I shrugged humbly. No need to tell her about the paraffin.

“You found dry sticks in the locker?” she asked.

“No,” I said, “I …”

Her eyes grew wide with horror, and she held out the cup at arm’s length.

“Not the bushes! You didn’t cut the elder bushes?”

“Why, yes,” I said modestly. “It was no trouble at all, I—”

The cup flew from her hands with a clatter, and scalding tea went flying in all directions. She leapt from the bunk with startling speed and shrank herself back into the corner.

“Hilda Muir!” she cried, in an eerie and desolate wail that rose and fell like an air-raid siren. “Hilda Muir!” She was pointing to the door. I turned to look, but no one was there.

“Get away from me! Get out! Get out!” Her hand trembled like a dead leaf.

I stood there, dumbfounded. What had I done?

“Oh, God! Hilda Muir! We are all dead!” she groaned. “Now we are all dead!”

THREE

SEEN FROM THE REAR, at the edge of the ornamental lake, Buckshaw presented an aspect seldom seen by anyone other than family. Although the tall brick wall of the kitchen garden hid some parts of the house, there were two upper rooms, one at the end of each wing, that seemed to rise up above the landscape like twin towers in a fairy tale.

At the southwest corner was Harriet’s boudoir, an airless preserve that was kept precisely as it had been on that terrible day ten years ago when news of her tragic death had reached Buckshaw. In spite of the Italian lace that hung at its windows, the room inside was a curiously sanitized preserve as if, like the British Museum, it had a team of silent gray-clad scrubbers who came in the night to sweep away all signs of passing time, such as cobwebs or dust.

Although I thought it unlikely, my sisters believed that it was Father who was the keeper of Harriet’s shrine. Once, hiding on the stairs, I had overheard Feely telling Daffy, “He cleans in the night to atone for his sins.”

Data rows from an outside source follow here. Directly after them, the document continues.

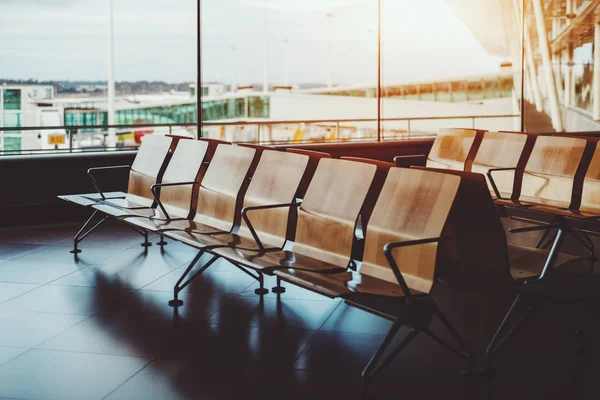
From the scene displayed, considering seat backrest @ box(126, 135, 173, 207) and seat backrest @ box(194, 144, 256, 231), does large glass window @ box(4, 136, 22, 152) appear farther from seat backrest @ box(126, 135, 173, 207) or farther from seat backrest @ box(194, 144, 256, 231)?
seat backrest @ box(194, 144, 256, 231)

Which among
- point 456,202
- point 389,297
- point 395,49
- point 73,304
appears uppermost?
point 395,49

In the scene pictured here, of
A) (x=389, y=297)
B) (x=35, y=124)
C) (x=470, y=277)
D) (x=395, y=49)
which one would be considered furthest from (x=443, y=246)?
(x=395, y=49)

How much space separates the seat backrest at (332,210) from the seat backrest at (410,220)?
0.14 m

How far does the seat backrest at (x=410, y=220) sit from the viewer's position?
3.17 metres

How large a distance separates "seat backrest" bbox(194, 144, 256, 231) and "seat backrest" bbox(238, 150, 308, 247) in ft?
0.52

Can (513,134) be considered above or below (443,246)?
above

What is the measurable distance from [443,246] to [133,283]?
2.34 m

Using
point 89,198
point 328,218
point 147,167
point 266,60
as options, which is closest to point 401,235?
point 328,218

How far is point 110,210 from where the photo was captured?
5.38 m

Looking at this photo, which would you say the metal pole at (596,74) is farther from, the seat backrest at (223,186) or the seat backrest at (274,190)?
the seat backrest at (274,190)

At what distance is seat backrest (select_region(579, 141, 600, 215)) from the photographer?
16.9ft

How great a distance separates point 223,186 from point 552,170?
2546 millimetres

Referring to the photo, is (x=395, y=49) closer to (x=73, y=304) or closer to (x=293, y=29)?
(x=293, y=29)

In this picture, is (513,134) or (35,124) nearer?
(513,134)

“Bloodstains and the like,” Daffy had whispered dramatically.

Far too agog for sleep, I had lain in bed for hours, open-eyed and wondering what she meant.

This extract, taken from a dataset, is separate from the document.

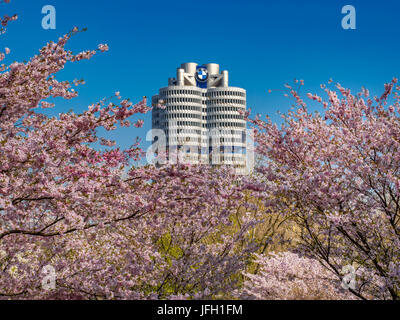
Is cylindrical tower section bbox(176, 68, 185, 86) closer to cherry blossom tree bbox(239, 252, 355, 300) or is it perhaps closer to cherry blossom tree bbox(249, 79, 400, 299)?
cherry blossom tree bbox(239, 252, 355, 300)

Now, at the southeast corner of the house, the upstairs windows of my chemical laboratory reflected the slow passage of the clouds as they drifted across the dark glass like fat sheep in a blue meadow, giving no hint to the outside world of the pleasure palace that lay within.

I looked up at the panes happily, hugging myself, visualizing the array of gleaming glassware that awaited my pleasure. The indulgent father of my great-uncle Tarquin de Luce had built the laboratory for his son during the reign of Queen Victoria. Uncle Tar had been sent down from Oxford amidst some sort of scandal that had never been quite fully explained—at least in my presence—and it was here at Buckshaw that he had begun his glorious, if cloistered, chemical career.

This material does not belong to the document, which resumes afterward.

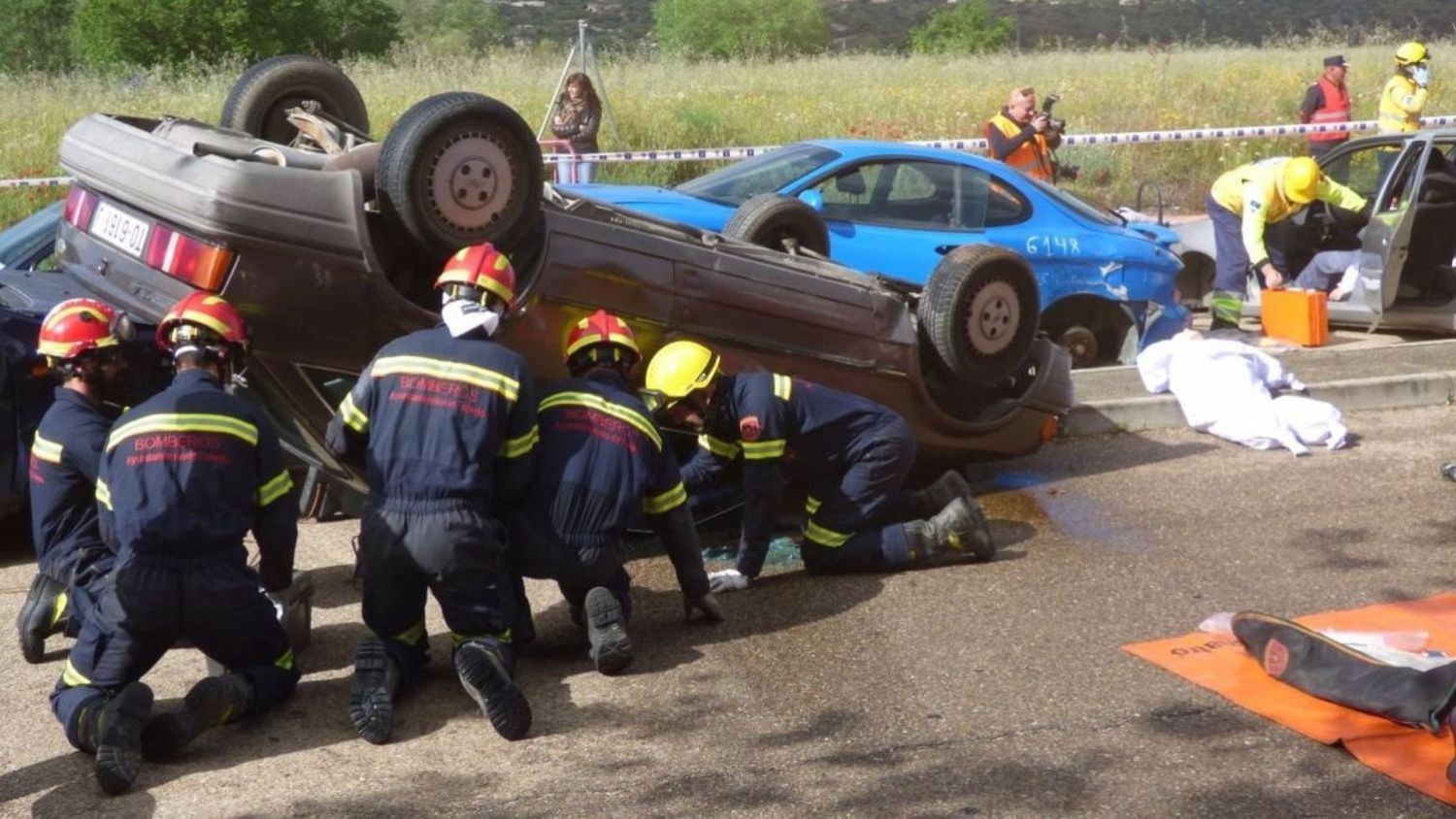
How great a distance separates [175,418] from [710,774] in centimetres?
200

After Uncle Tar’s death, the laboratory was left to keep its secrets to itself: locked and forgotten by people who were more concerned with taxes and drainage than with cunningly shaped vessels of glass.

Until I came along, that is, and claimed it for my own.

I wrinkled my nose in pleasure at the memory.

As I approached the kitchen door, I felt proud of myself to have thought of using the least conspicuous entrance. With Daffy and Feely forever scheming and plotting against me, one could never be too careful. But the excitement of the fête and the moving of the Gypsy’s caravan to the Palings had caused me to miss lunch. Right now, even a slice of Mrs. Mullet’s stomach-churning cabbage cake would probably be bearable if taken with a glass of ice-cold milk to freeze the taste buds. By this late in the afternoon Mrs. M would have gone home for the day, and I would have the kitchen to myself.

I opened the door and stepped inside.

“Got you!” said a grating voice at my ear, and everything went dark as a sack was pulled over my head.

I struggled, but it did no good. My hands and arms were useless, as the mouth of the sack was tied tightly about my thighs.

Before I could scream, my assailants—of whom I was quite sure there were two, judging by the number of hands that were grabbing at my limbs—turned me head over heels. Now I was upside down, standing on my head, with someone grasping my ankles.

I was suffocating, fighting for breath, my lungs filled with the sharp earthy smell of the potatoes that had recently occupied the sack. I could feel the blood rushing to my head.